9 L’article 15 de l’UStG prévoit, à son paragraphe 1 :
« L’entrepreneur peut déduire les montants suivants :
1. la taxe légalement due au titre des livraisons et autres prestations effectuées par un autre entrepreneur pour les besoins de son entreprise. L’exercice du droit à déduction présuppose que l’entrepreneur détienne une facture établie conformément aux articles 14 et 14a [de l’UStG] [...]
[...] »
10 Pour satisfaire aux conditions de l’article 14, paragraphe 4, première phrase, point 1, de l’UStG, il suffit, conformément à l’article 31, paragraphe 2, de l’Umsatzsteuer-Durchführungsverordnung (règlement d’application relatif à la taxe sur le chiffre d’affaires), que le nom et l’adresse tant de l’entreprise prestataire que du destinataire des prestations puissent être établis sans équivoque sur la base des indications figurant sur la facture.
11 L’article 163 de l’Abgabenordnung (code des impôts, ci-après l’« AO »), intitulé « Fixation dérogatoire de l’impôt pour des motifs d’équité », dispose :
« L’impôt peut être fixé à un montant inférieur ou ne pas tenir compte d’éléments de la base d’imposition qui le majoreraient, lorsqu’il apparaît que sa perception serait inéquitable dans le cas particulier. Avec l’accord du contribuable, il est possible d’admettre, en ce qui concerne l’impôt sur le revenu, que certains éléments de la base d’imposition, pour autant qu’ils majorent l’impôt, ne soient pris en compte qu’ultérieurement, et que certains éléments de la base d’imposition, pour autant
qu’ils diminuent l’impôt, soient pris en compte par anticipation. La décision relative à une fixation dérogatoire peut être liée à la fixation de l’impôt. »
12 L’article 227 de l’AO prévoit :
« Les autorités fiscales peuvent accorder une exonération totale ou partielle des droits résultant d’une dette fiscale, s’il est inéquitable dans une situation donnée de la percevoir ; dans les mêmes conditions, les montants acquittés peuvent être remboursés ou déduits. »
Les litiges au principal et les questions préjudicielles
Affaire C-374/16
13 RGEX est une société à responsabilité limitée qui, durant l’année 2008, sur laquelle porte le litige au principal, avait pour activité le commerce de véhicules automobiles. Constituée au mois de décembre 2007, cette société se trouve en liquidation depuis l’année 2015. L’associé unique et le gérant de ladite société, M. Geissel, la représente désormais en tant que liquidateur.
14 Dans sa déclaration de TVA pour l’année 2008, RGEX a fait état, notamment, de livraisons intracommunautaires de véhicules exonérées de taxe et de taxes acquittées en amont d’un montant de 1985443,42 euros concernant 122 voitures acquises auprès d’EXTEL GmbH.

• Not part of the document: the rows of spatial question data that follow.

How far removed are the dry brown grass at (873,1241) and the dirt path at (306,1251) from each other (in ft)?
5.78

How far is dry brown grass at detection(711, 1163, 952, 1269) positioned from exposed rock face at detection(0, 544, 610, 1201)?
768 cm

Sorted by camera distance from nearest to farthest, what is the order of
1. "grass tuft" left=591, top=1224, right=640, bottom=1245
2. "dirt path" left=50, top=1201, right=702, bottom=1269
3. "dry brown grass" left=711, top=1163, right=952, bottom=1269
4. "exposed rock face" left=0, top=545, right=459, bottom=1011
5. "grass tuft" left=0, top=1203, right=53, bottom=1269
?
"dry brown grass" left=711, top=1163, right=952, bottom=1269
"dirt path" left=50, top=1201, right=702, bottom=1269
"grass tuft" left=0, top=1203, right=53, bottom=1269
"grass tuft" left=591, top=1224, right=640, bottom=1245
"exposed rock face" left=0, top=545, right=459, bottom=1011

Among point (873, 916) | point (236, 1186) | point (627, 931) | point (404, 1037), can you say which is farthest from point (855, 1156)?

15 L’administration fiscale de Neuss n’a pas admis la déclaration de RGEX et, par décision du 31 août 2010, a fixé le montant de la TVA dû pour l’année 2008 sur la base des constatations faites à l’issue de deux contrôles spécifiques afférents à la TVA. Cette administration a estimé que les livraisons de véhicules vers l’Espagne, déclarées comme exonérées, étaient soumises à la taxe parce que les véhicules concernés n’avaient pas été acheminés en Espagne, mais avaient été mis sur le marché en
Allemagne. Ladite administration a également considéré que les taxes acquittées en amont au titre des factures émises par EXTEL n’étaient pas déductibles parce que cette dernière était une « société-écran » qui n’avait pas de siège à l’adresse indiquée sur ses factures.

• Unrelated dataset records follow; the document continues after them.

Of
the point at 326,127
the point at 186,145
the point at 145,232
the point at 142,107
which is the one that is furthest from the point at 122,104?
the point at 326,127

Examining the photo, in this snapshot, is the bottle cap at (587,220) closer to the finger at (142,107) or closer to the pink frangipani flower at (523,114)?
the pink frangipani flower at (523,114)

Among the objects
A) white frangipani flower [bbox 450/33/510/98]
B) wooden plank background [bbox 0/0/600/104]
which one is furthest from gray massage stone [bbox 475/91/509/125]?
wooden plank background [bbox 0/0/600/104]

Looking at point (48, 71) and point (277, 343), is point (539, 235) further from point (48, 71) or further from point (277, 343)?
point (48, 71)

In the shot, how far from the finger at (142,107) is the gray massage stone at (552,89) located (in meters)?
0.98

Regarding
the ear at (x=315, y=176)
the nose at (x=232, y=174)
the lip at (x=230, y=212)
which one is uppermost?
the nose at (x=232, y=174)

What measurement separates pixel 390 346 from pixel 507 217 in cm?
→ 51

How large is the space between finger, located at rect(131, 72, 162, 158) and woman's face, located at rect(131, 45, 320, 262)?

16 Après avoir contesté sans succès cette décision, RGEX a saisi le Finanzgericht Düsseldorf (tribunal des finances de Düsseldorf, Allemagne) qui a fait droit à son recours en ce qui concerne la taxation d’un véhicule et l’a rejeté pour le surplus comme non fondé.

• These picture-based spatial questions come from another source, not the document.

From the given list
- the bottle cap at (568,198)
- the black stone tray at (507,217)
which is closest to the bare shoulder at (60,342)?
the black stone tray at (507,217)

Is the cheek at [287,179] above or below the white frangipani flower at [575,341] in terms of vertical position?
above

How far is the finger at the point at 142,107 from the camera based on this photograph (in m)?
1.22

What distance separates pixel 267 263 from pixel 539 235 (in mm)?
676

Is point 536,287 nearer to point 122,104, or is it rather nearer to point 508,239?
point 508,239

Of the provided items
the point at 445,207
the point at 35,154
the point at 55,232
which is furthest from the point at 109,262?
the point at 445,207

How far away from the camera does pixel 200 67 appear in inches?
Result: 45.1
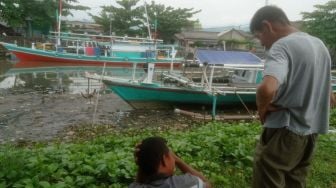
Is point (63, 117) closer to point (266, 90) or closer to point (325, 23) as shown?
point (266, 90)

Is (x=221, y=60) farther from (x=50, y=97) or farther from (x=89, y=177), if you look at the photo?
(x=89, y=177)

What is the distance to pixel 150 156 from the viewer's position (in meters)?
2.56

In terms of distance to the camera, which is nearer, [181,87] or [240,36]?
[181,87]

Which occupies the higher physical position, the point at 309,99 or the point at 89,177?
the point at 309,99

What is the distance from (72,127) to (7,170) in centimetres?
791

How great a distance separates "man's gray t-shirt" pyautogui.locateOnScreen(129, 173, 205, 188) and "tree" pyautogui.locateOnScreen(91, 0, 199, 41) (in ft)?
138

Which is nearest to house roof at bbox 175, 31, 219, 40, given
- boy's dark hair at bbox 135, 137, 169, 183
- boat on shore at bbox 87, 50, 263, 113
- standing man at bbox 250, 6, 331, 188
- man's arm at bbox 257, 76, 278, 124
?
boat on shore at bbox 87, 50, 263, 113

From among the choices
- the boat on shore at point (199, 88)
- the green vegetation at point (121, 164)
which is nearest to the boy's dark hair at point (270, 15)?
the green vegetation at point (121, 164)

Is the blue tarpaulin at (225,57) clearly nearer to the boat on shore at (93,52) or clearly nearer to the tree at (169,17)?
the boat on shore at (93,52)

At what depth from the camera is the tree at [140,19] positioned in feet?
149

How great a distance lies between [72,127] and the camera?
12.0 m

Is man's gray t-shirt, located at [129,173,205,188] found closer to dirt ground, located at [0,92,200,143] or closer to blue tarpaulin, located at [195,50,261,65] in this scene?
dirt ground, located at [0,92,200,143]

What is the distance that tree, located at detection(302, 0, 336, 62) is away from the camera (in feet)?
98.3

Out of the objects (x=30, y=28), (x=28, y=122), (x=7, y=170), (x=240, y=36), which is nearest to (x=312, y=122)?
(x=7, y=170)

17 Le Finanzgericht Düsseldorf (tribunal des finances de Düsseldorf) a notamment constaté que, si le siège statutaire d’EXTEL se trouvait bien à l’adresse indiquée sur ses factures, il s’agissait toutefois d’un siège consistant en une simple boîte aux lettres. EXTEL n’y serait joignable que par voie postale. Cette société n’exercerait aucune activité commerciale à cette adresse.
18 Cette juridiction a écarté les arguments concernant la prétendue confiance légitime de RGEX quant à l’authenticité de l’adresse figurant sur les factures émises par EXTEL. Le principe de protection de la confiance légitime pourrait être pris en compte non pas lors de la fixation de la taxe, mais, le cas échéant, uniquement dans le cadre d’une mesure d’équité au sens des articles 163 et 227 de l’AO.
19 M. Geissel, agissant en qualité de mandataire liquidateur de RGEX, a formé un pourvoi contre le jugement du Finanzgericht Düsseldorf (tribunal des finances de Düsseldorf) devant le Bundesfinanzhof (Cour fédérale des finances, Allemagne), en faisant valoir que l’« adresse », au sens de l’article 14, paragraphe 4, première phrase, point 1, de l’UStG et de l’article 226, point 5, de la directive TVA, sert à identifier l’émetteur de la facture et suppose uniquement la possibilité d’être joint par
voie postale.
20 La juridiction de renvoi relève que, en vertu du droit national, RGEX n’est pas fondée à bénéficier de la déduction sollicitée de la taxe en amont au titre des factures émises par EXTEL, dès lors que celle-ci n’exerce aucune activité économique propre à l’adresse figurant sur ses factures. En effet, dans une décision rendue dans un recours parallèle, la juridiction de renvoi aurait jugé que l’« adresse complète », au sens de l’article 14, paragraphe 4, première phrase, point 1, de l’UStG,
implique que l’entrepreneur y exerce ses activités économiques. Si, conformément à une instruction administrative de droit national, il suffirait pour l’administration des finances que la boîte postale ou le code postal CEDEX « soient indiqués au lieu de l’adresse », une telle instruction ne lierait toutefois pas le juge.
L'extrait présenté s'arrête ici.